> [THE PROBLEM] Please repeat exactly the lines below from the line with "Social security institutions" to the line with "A nagykanizsai kistérségben", including both, and leave out every picture.

───── EXERCISE INPUT ─────

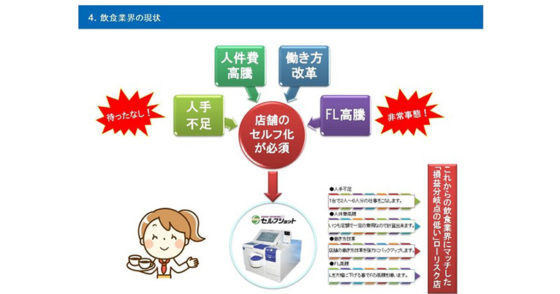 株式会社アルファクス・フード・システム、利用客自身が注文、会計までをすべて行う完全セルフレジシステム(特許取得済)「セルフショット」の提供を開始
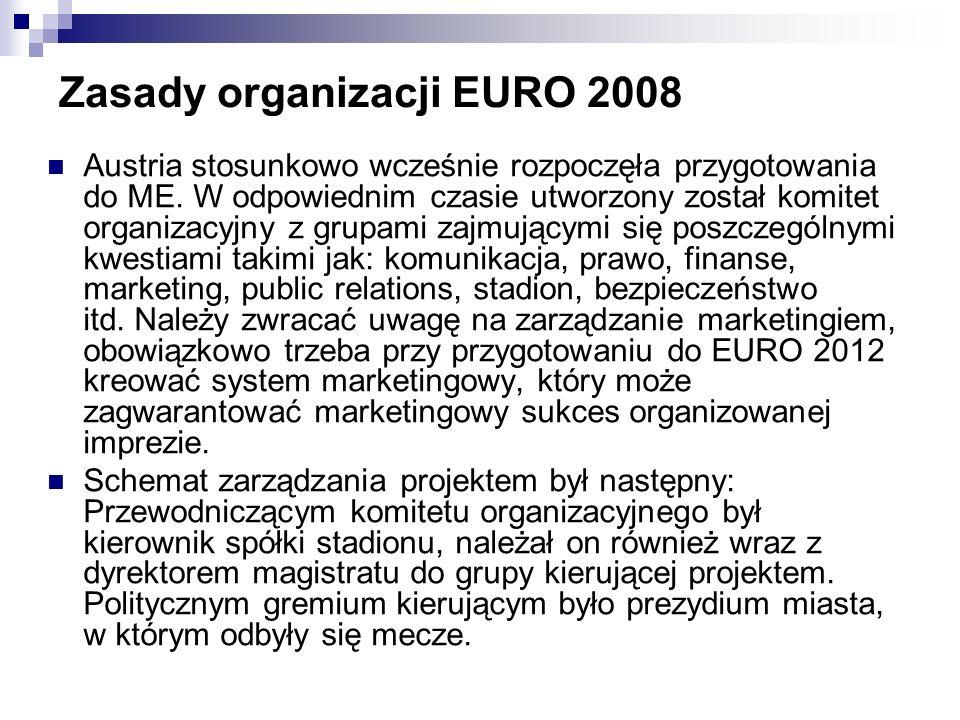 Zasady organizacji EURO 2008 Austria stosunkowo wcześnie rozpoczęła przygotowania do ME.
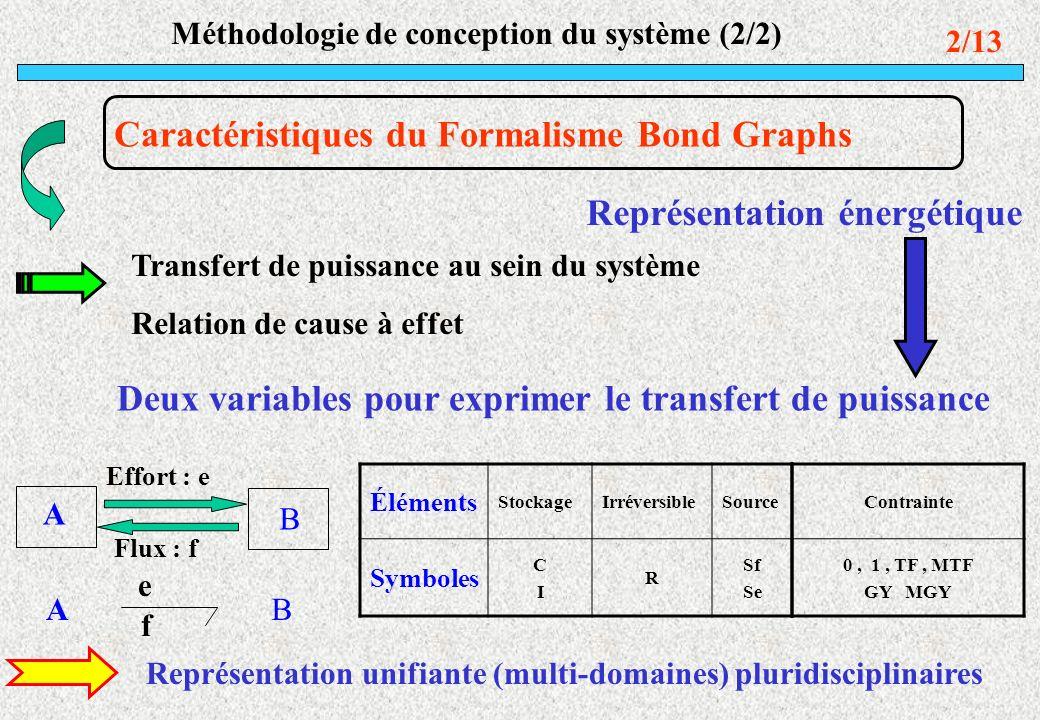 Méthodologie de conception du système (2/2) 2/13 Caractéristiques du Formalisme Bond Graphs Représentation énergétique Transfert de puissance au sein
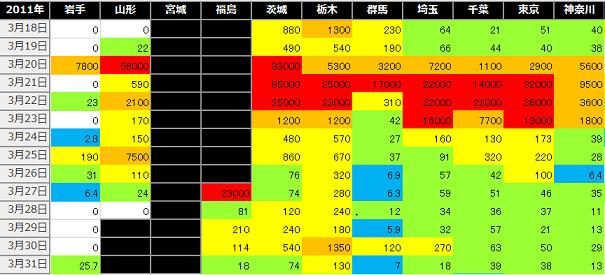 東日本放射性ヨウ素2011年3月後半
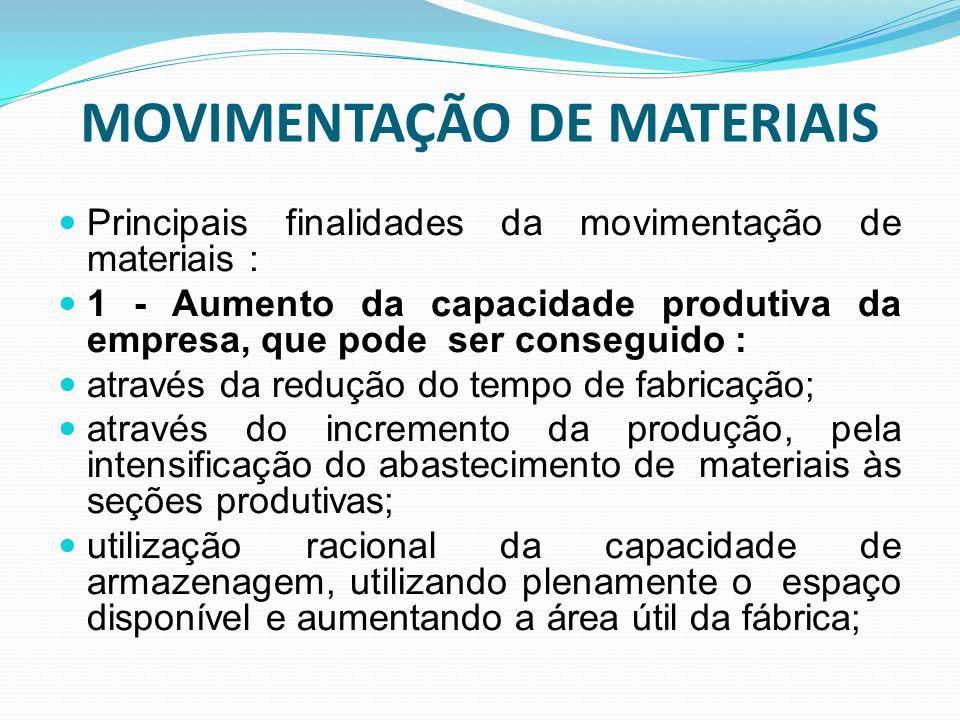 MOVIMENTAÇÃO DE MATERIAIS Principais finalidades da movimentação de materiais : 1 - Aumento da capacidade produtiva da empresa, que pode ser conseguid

─────
───── EXERCISE INPUT ─────

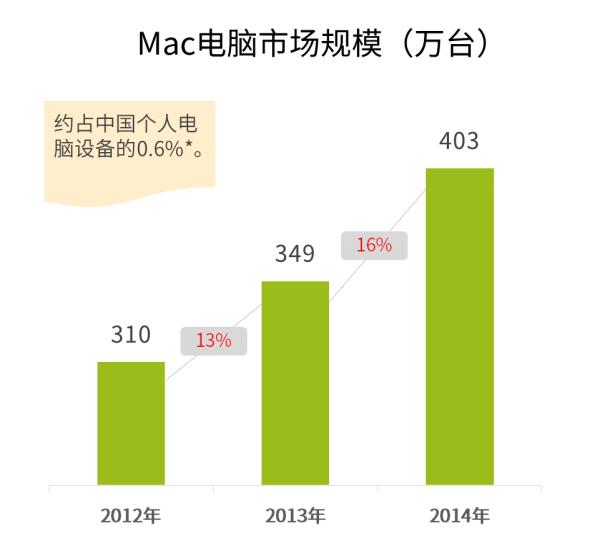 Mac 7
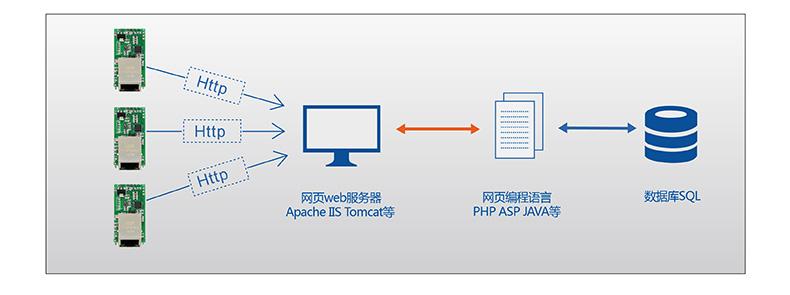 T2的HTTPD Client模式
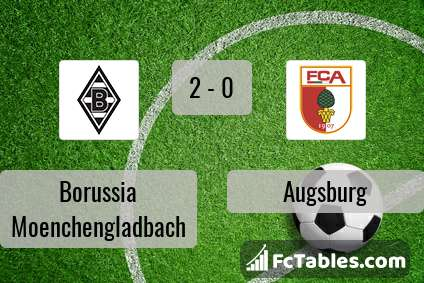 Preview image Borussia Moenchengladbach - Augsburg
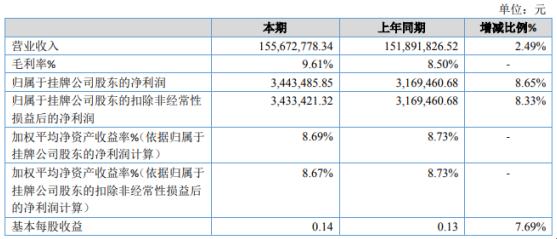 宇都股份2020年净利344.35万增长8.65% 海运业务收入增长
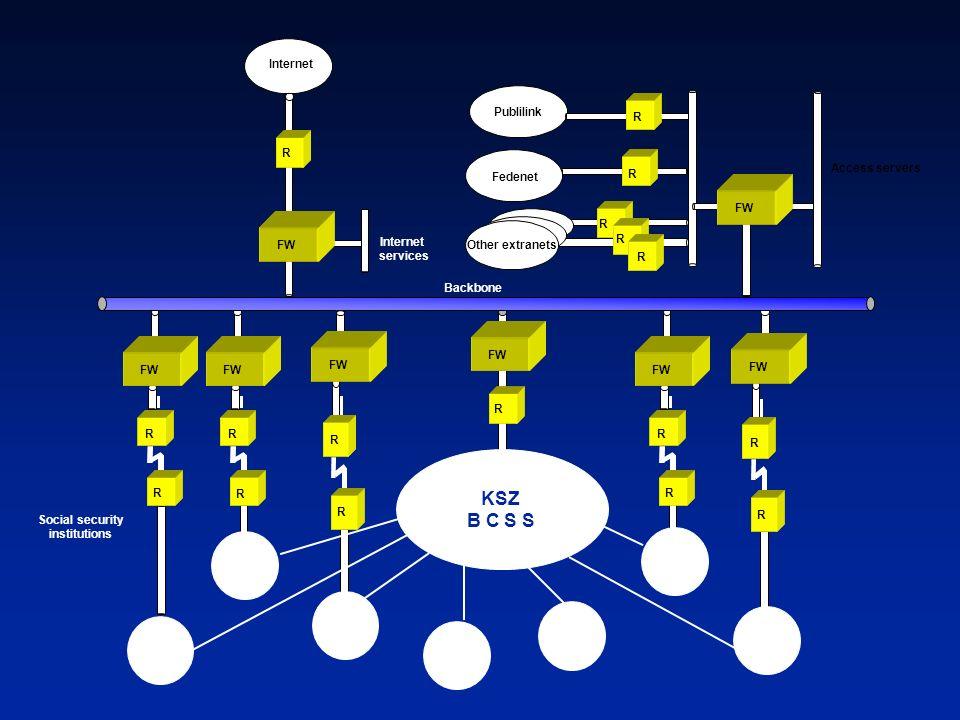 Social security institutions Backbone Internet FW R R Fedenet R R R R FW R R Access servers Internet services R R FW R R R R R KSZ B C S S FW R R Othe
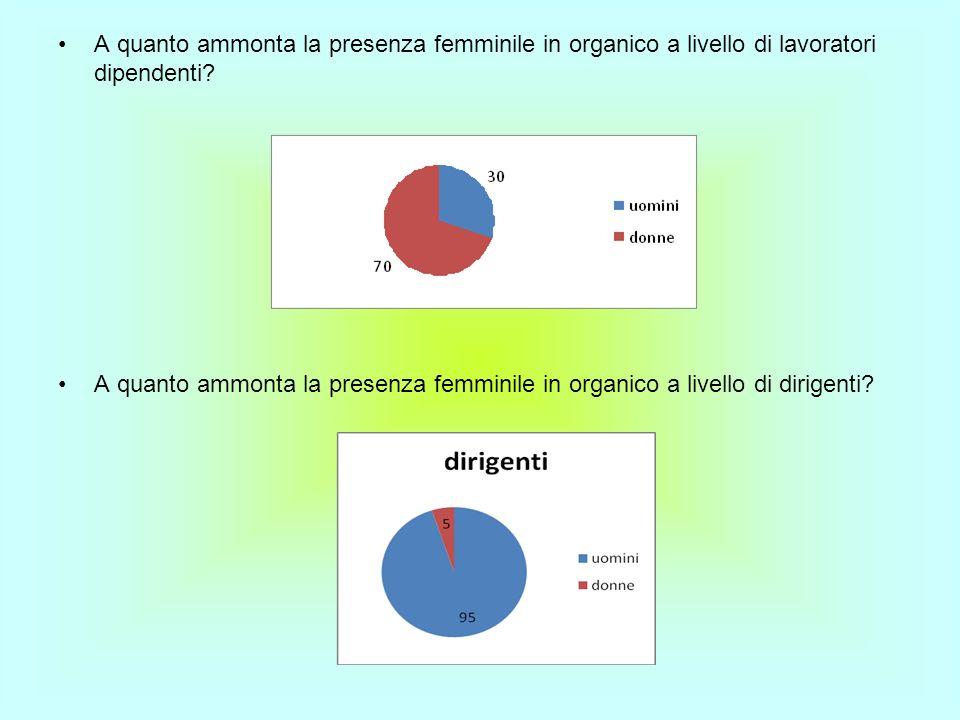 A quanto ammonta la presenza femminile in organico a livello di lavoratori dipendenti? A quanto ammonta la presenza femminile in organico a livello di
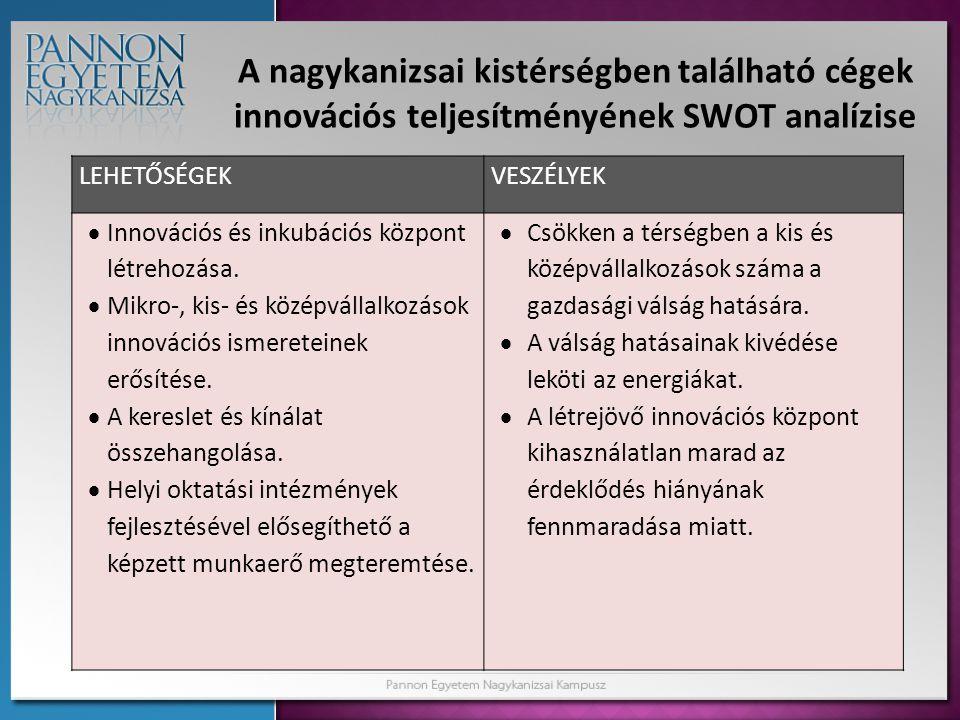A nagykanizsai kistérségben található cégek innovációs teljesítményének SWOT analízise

─────
───── EXERCISE INPUT ─────

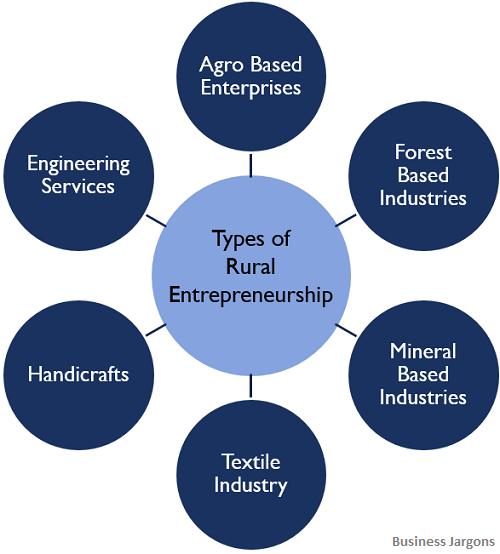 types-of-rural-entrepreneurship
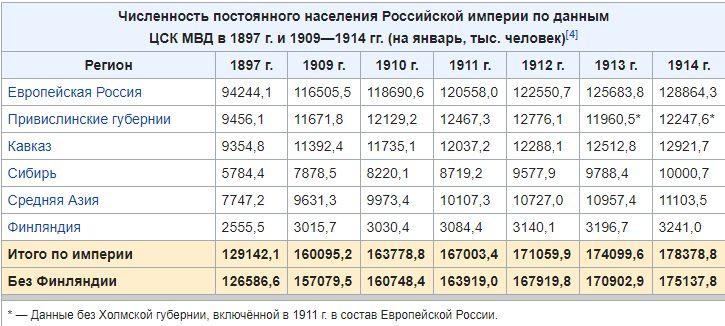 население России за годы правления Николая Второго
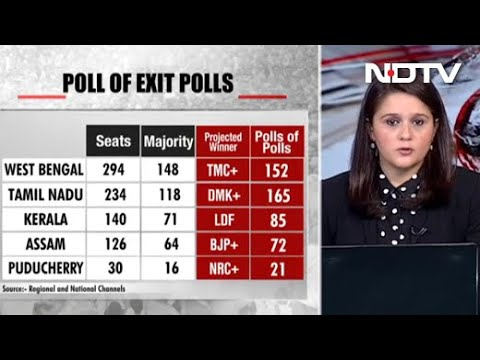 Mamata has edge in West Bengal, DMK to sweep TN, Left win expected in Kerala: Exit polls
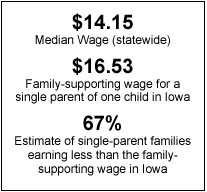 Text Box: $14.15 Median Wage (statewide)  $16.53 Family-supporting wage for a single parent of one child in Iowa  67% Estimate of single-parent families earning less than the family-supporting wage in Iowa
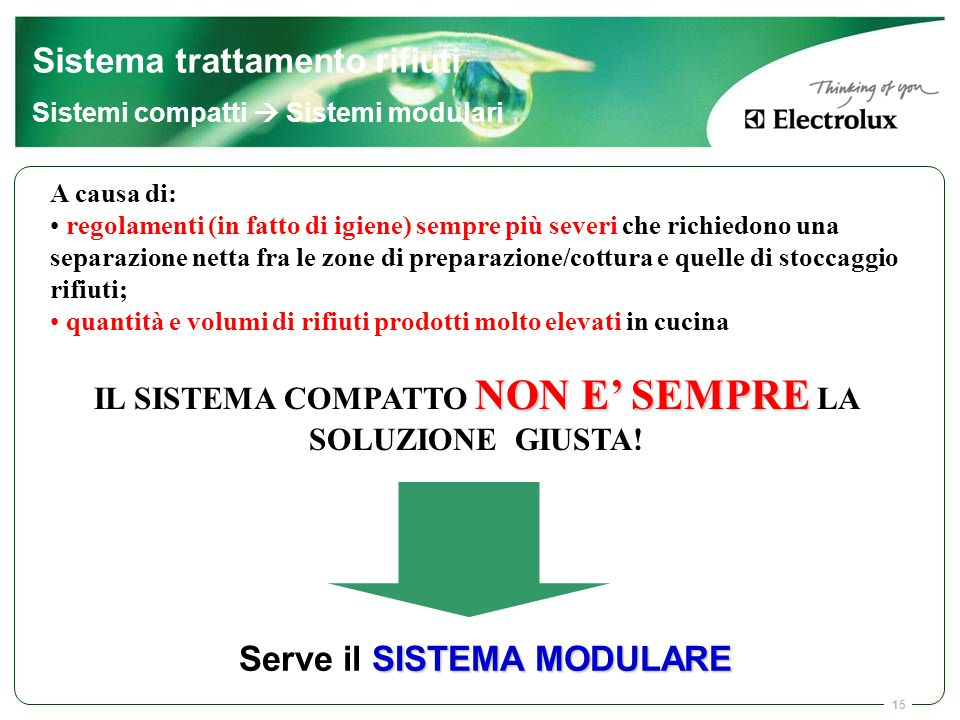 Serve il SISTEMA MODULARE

─────

> [WRITTEN REPLY]
 Social security institutions Backbone Internet FW R R Fedenet R R R R FW R R Access servers Internet services R R FW R R R R R KSZ B C S S FW R R Othe
 A quanto ammonta la presenza femminile in organico a livello di lavoratori dipendenti? A quanto ammonta la presenza femminile in organico a livello di
A nagykanizsai kistérségben található cégek innovációs teljesítményének SWOT analízise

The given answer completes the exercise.